In December 2019, Ursula von der Leyen announced the goal of becoming climate neutral by 2050 as part of the European Green Deal. In July of this year, the European Commission presented the comprehensive “Fit for 55” package, which aims to set the EU on the ambitious path to a greenhouse gas emissions reduction of at least 55 per cent by 2030.
An essential element for success is the creation of a second emissions trading system for the transport and buildings sectors, or rather for the fossil fuels used there, i.e. petrol, diesel, heating oil and gas for heating. Each fuel, oil or gas supplier would then have to purchase certificates in proportion to the amount of fuel supplied, corresponding to the CO2 emissions released by the combustion of the fuel. Together with the planned expansion of the already existing emissions certificate trading for energy and industry, about 80 per cent of the emissions in Europe would then be subject to carbon pricing. Since the number of certificates is to be based on the EU’s reduction target, its achievement would be largely ensured.
This requires a joint European effort. Currently, the price for an emissions certificate in the energy and industry sectors is around 60 euros per tonne of CO2. According to a ZEW simulation of the European Commission’s proposal, the price in the transport and buildings sectors could rise to over 300 euros if the reductions are distributed as currently planned. To put this in perspective, the price of petrol would then rise by about 85 cents per litre. The study also shows that a more efficient distribution of the reductions among the sectors, namely more reductions in energy and industry and less in the “more expensive” sector of transport and heat, would distribute costs more evenly and thus lead to total cost savings of up to one per cent of GDP annually.
The question of how many emissions should be reduced in which sectors, and even more fundamentally whether there will be a second emissions trading system at all, is currently being negotiated at the European level. Some countries like France and Poland are not yet convinced. Among other things, they fear that higher petrol prices could lead to social upheaval. The planned European Social Fund, which aims to redistribute the revenues from the new emissions trading system to those in particular need, therefore has an important function. It is to be welcomed that the three coalition parties support the creation of a separate European emissions trading system in their agreement. Germany has already introduced a second national emissions trading system for the transport and buildings sectors. A Europe-wide expansion of this system would increase efficiency across borders – emissions would then be reduced throughout Europe where it is cheapest.
However, a consistent European climate policy also has important consequences for national climate protection plans. Since the two emissions trading systems would largely guarantee the European reduction target – with the exception of agriculture – the achievement of national targets would become secondary.
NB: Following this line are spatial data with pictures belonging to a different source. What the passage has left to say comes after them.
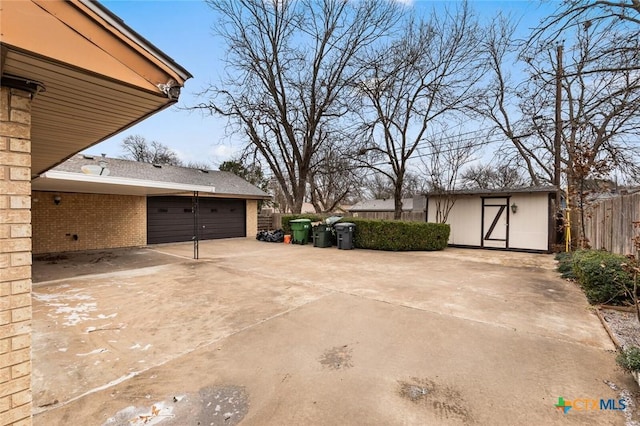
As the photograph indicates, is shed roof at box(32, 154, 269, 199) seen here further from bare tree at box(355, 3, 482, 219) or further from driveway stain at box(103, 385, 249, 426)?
bare tree at box(355, 3, 482, 219)

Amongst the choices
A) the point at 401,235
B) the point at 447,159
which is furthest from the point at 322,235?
the point at 447,159

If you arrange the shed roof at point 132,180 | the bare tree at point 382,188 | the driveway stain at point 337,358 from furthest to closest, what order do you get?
the bare tree at point 382,188 → the shed roof at point 132,180 → the driveway stain at point 337,358

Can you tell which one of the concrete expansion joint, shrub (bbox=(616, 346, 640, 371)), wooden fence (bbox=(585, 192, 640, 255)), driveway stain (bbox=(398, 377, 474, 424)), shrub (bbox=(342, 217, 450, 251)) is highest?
wooden fence (bbox=(585, 192, 640, 255))

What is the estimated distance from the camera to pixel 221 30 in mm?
14305

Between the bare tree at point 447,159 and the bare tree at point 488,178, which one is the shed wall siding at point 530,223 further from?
the bare tree at point 488,178

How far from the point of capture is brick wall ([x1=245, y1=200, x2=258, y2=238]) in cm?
1616

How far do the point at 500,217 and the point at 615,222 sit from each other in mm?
5698

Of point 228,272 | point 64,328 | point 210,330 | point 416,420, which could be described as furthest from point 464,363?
point 228,272

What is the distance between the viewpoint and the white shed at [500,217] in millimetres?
10594

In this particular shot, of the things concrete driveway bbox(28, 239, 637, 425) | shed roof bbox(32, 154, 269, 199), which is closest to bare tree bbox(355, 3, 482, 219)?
shed roof bbox(32, 154, 269, 199)

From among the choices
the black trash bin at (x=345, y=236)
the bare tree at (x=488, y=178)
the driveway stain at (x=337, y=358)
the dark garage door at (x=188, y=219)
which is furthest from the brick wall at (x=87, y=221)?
the bare tree at (x=488, y=178)

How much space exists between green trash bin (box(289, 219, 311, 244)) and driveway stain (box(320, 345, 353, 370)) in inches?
393

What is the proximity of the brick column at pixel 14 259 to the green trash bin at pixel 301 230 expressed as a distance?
11482 mm

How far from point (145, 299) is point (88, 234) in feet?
26.0
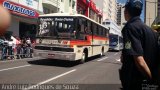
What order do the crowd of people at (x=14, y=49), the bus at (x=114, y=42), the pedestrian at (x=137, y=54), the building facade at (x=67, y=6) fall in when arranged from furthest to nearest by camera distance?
the building facade at (x=67, y=6) < the bus at (x=114, y=42) < the crowd of people at (x=14, y=49) < the pedestrian at (x=137, y=54)

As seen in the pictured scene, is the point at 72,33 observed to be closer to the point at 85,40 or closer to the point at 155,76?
the point at 85,40

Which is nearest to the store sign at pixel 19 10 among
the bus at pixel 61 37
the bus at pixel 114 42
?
the bus at pixel 61 37

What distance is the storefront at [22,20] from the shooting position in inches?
1089

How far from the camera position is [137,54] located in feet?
10.6

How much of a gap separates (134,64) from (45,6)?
39077mm

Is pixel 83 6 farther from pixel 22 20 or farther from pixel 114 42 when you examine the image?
pixel 22 20

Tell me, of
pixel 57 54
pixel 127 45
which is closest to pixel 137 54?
pixel 127 45

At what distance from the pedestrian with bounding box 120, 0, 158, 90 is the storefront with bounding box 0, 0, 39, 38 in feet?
76.3

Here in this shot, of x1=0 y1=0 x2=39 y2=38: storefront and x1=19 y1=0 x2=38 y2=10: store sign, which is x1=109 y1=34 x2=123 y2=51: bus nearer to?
x1=0 y1=0 x2=39 y2=38: storefront

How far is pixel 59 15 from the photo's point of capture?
56.5 feet

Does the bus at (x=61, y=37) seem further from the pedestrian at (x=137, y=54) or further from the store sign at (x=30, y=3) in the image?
the store sign at (x=30, y=3)

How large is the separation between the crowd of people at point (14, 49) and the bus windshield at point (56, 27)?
345 centimetres

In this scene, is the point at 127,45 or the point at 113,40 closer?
the point at 127,45

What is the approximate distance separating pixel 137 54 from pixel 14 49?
1899cm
If one country reduces more emissions, another will reduce less – if one country needs fewer certificates, others will have more available. National sectoral targets lose even more importance: although they can serve as orientation, they force politics and companies into a narrow and thus expensive system and have no real (European) climate impact if they are pursued too rigidly. In this respect, it is to be welcomed that the three coalition parties have agreed to dispense with an annual sanction-based control of the sectoral targets.
If the European climate measures are successfully implemented, the hierarchy of political decision-making in climate policy will shift: Europe will then be responsible for achieving the European climate targets with the two emissions trading systems. Germany must ensure that achieving the European emissions target is also socially and technically feasible. Measures accompanying the transformation, such as support programmes in lignite regions and, above all, the expansion of energy infrastructures, e.g. the electricity grid and charging infrastructure, will be in focus. The faster grid expansion stipulated in the new coalition agreement, the goal of establishing one million public charging stations by 2030 and the acceleration of planning and approval procedures for renewable energies are essential for this. A meticulous pursuit of national emissions targets, on the other hand, is less important.